PK: Niewątpliwie, z inwestowaniem w fundusze typu private equity wiąże się wysoki stopień ryzyka, wyższy niż w przypadku tradycyjnych, szeroko zdywersyfikowanych funduszy akcyjnych, ale porównywalny do ryzyka, jakie wiąże się z funduszami małych i średnich spółek. Prócz ryzyka rozumianego jako zmienność wyników, ważna jest również korelacja z innymi rodzajami
funduszy, w szczególności korelacja z typowymi, zdywersyfikowanymi funduszami akcyjnymi, ponieważ to ona odpowiada za zmniejszenie ryzyka całego portfela inwestycyjnego inwestora. Właśnie w przypadku funduszy private equity oczekiwać należy relatywnie niskiej korelacji z szeroko rozumianym rynkiem akcji.

IA: Czym kierują się zarządzający funduszami private equity przy wyborze inwestycji i co jest ich celem? Czy ograniczają się jedynie do doinwestowania przedsiębiorstwa, czy też biorą czynny udział w jego rozwoju?

PK: W klasycznym funduszu private equity mamy do czynienia zarówno z doinwestowaniem przedsiębiorstwa, jak też z czynnym udziałem w jego rozwoju. Jednak w przypadku funduszy typu „listed private equity” mamy do czynienia praktycznie tylko z wyłożeniem kapitału - udziałem w procesie zarządzania spółkami zajmuje się podmiot zarządzający funduszem, czyli profesjonalna firma wyspecjalizowana w realizacji tego typu zadań.

IA: Jak długiego horyzontu inwestycyjnego należy się spodziewać przystępując do funduszu?

PK: Minimalny zalecany horyzont inwestycyjny powinien wynosić ok. 3 lat.

IA: Czy w przypadku tego typu funduszy istnieje jakiś ustalony poziom gwarancji zwrotu kapitału, wniesionego przez przystępujących do niego inwestorów?

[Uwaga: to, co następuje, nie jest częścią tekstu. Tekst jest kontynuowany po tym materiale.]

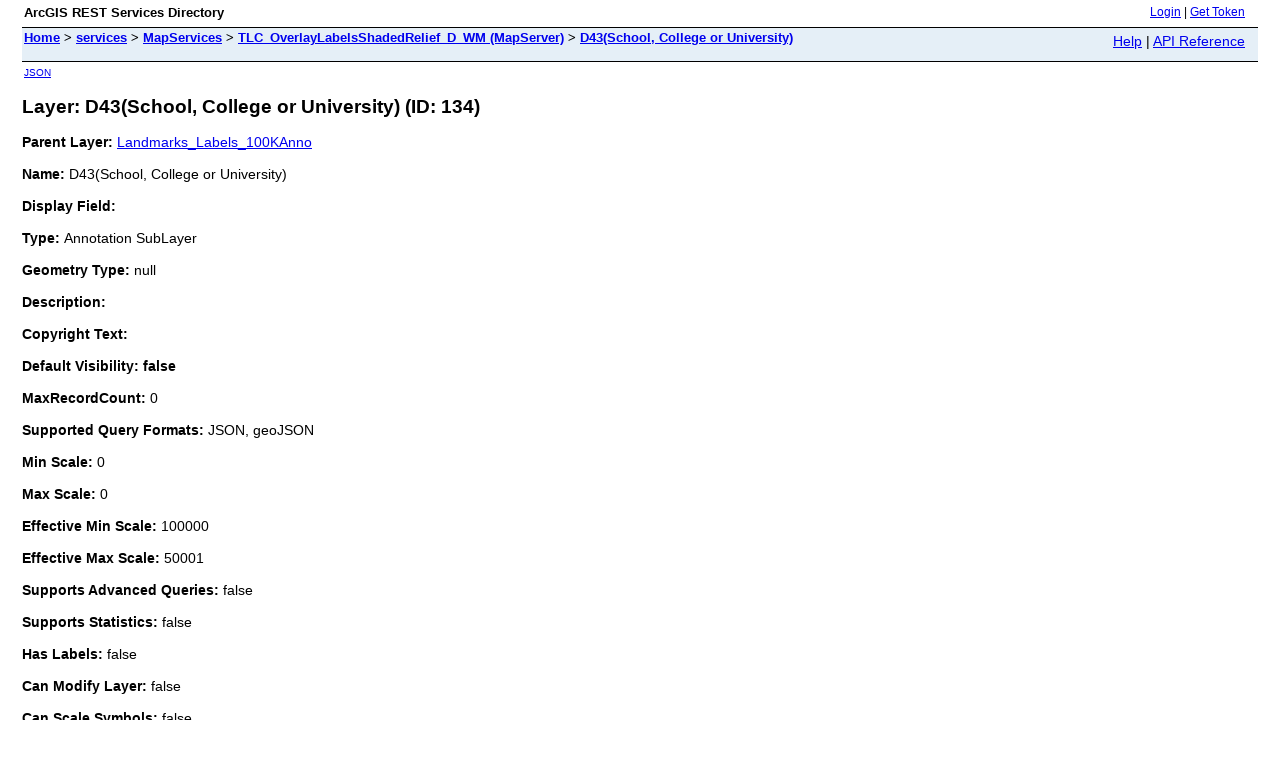

--- FILE ---
content_type: text/html;charset=utf-8
request_url: https://intervector.leoncountyfl.gov/intervector/rest/services/MapServices/TLC_OverlayLabelsShadedRelief_D_WM/MapServer/134
body_size: 1363
content:
<html lang="en">
<head>
<title>Layer: D43(School, College or University) (ID: 134)</title>
<link href="/intervector/rest/static/main.css" rel="stylesheet" type="text/css"/>
</head>
<body>
<table width="100%" class="userTable">
<tr>
<td class="titlecell">
ArcGIS REST Services Directory
</td>
<td align="right">
<a href="https://intervector.leoncountyfl.gov/intervector/rest/login">Login</a>
| <a href="https://intervector.leoncountyfl.gov/intervector/tokens/">Get Token</a>
</td>
</tr>
</table>
<table width="100%" class="navTable">
<tr valign="top">
<td class="breadcrumbs">
<a href="/intervector/rest/services">Home</a>
&gt; <a href="/intervector/rest/services">services</a>
&gt; <a href="/intervector/rest/services/MapServices">MapServices</a>
&gt; <a href="/intervector/rest/services/MapServices/TLC_OverlayLabelsShadedRelief_D_WM/MapServer">TLC_OverlayLabelsShadedRelief_D_WM (MapServer)</a>
&gt; <a href="/intervector/rest/services/MapServices/TLC_OverlayLabelsShadedRelief_D_WM/MapServer/134">D43(School, College or University)</a>
</td>
<td align="right">
<a href="https://intervector.leoncountyfl.gov/intervector/sdk/rest/02ss/02ss00000057000000.htm" target="_blank">Help</a> | <a href="https://intervector.leoncountyfl.gov/intervector/rest/services/MapServices/TLC_OverlayLabelsShadedRelief_D_WM/MapServer/134?f=help" target="_blank">API Reference</a>
</td>
</tr>
</table><table>
<tr>
<td class="apiref">
<a href="?f=pjson" target="_blank">JSON</a>
</td>
</tr>
</table>
<h2>Layer: D43(School, College or University) (ID: 134)</h2>
<div class="rbody">
<b>Parent Layer:</b>
<a href="/intervector/rest/services/MapServices/TLC_OverlayLabelsShadedRelief_D_WM/MapServer/130">Landmarks_Labels_100KAnno</a>
<br/><br/>
<b>Name:</b> D43(School, College or University)<br/><br/>
<b>Display Field:</b> <br/><br/>
<b>Type: </b> Annotation SubLayer<br/><br/>
<b>Geometry Type:</b> null<br/><br/>
<b>Description: </b> <br/><br/>
<b>Copyright Text: </b> <br/><br/>
<b>Default Visibility: false</b> <br/><br/>
<b>MaxRecordCount: </b> 0<br/><br/>
<b>Supported Query Formats: </b> JSON, geoJSON<br/><br/>
<b>Min Scale: </b> 0<br/><br/>
<b>Max Scale: </b> 0<br/><br/>
<b>Effective Min Scale: </b> 100000<br/><br/>
<b>Effective Max Scale: </b> 50001<br/><br/>
<b>Supports Advanced Queries: </b> false<br/><br/>
<b>Supports Statistics: </b> false<br/><br/>
<b>Has Labels: </b> false<br/><br/>
<b>Can Modify Layer: </b> false<br/><br/>
<b>Can Scale Symbols: </b> false<br/><br/>
<b>Use Standardized Queries: </b> true<br/><br/>
<b>Extent:</b>
<ul>
XMin: -9424276.8595<br/>
YMin: 3543836.538900003<br/>
XMax: -9353156.6991<br/>
YMax: 3580827.971199997<br/>
Spatial Reference: 102100
&nbsp;(3857)
<br/><br/>
</ul>
<br/>
<b>Drawing Info: </b>
<ul>
N/A</ul>
<b>Advanced Query Capabilities: </b>
<ul>
Supports Statistics: false<br/>
Supports OrderBy: false<br/>
Supports Distinct: false<br/>
Supports Pagination: false<br/>
Supports TrueCurve: false<br/>
Supports Returning Query Extent: true<br/>
Supports Query With Distance: true<br/>
Supports Sql Expression: false<br/>
Supports Query With ResultType: false<br/>
Supports Returning Geometry Centroid: false<br/>
</ul>
<br/>
<b>HasZ: false</b><br/><br/>
<b>HasM: false</b> <br/><br/>
<b>Has Attachments: </b> false<br/><br/>
<b>HTML Popup Type: </b> esriServerHTMLPopupTypeNone<br/><br/>
<b>Type ID Field: </b> null<br/><br/>
<b>Fields: </b>
<i>None</i><br/><br/>
<br/>
<b>Supported Operations</b>:
&nbsp;&nbsp;<a href="/intervector/rest/services/MapServices/TLC_OverlayLabelsShadedRelief_D_WM/MapServer/134/query">Query</a>
&nbsp;&nbsp;<a href="/intervector/rest/services/MapServices/TLC_OverlayLabelsShadedRelief_D_WM/MapServer/134/queryAttachments">Query Attachments</a>
&nbsp;&nbsp;<a href="/intervector/rest/services/MapServices/TLC_OverlayLabelsShadedRelief_D_WM/MapServer/134/generateRenderer">Generate Renderer</a>
&nbsp;&nbsp;<a href="/intervector/rest/services/MapServices/TLC_OverlayLabelsShadedRelief_D_WM/MapServer/134?f=pjson&returnUpdates=true&">Return Updates</a><br/><br/>
&nbsp;&nbsp;<a href="/intervector/rest/services/MapServices/TLC_OverlayLabelsShadedRelief_D_WM/MapServer/134/iteminfo">Iteminfo</a>
&nbsp;&nbsp;<a href="/intervector/rest/services/MapServices/TLC_OverlayLabelsShadedRelief_D_WM/MapServer/134/thumbnail">Thumbnail</a>
&nbsp;&nbsp;<a href="/intervector/rest/services/MapServices/TLC_OverlayLabelsShadedRelief_D_WM/MapServer/134/metadata">Metadata</a></div>
<br/><br/>
</body>
</html>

PK: Podobnie jak to ma miejsce w przypadku innych funduszy akcyjnych - nie ma gwarancji minimalnej stopy zwrotu, ani poziomu wpłaconego kapitału.

IA: Z czym wiąże się termin High Water Mark w przypadku funduszy private equity?

PK: Termin ten wiąże się z kwestią wynagrodzenia zmiennego, tzw. success fee. Konstrukcja HWM w uproszczeniu oznacza, że w przypadku gorszego okresu w wynikach funduszu i spadku wartości jednostki funduszu poniżej jej historycznie maksymalnej wartości; spółka zarządzająca otrzyma success
fee, jeżeli straty zostaną odrobione, czyli wtedy, kiedy wartość jednostki funduszu wzrośnie powyżej ostatniej wartości maksymalnej (ustanowiona zostanie nowa wartość maksymalna jednostki funduszu).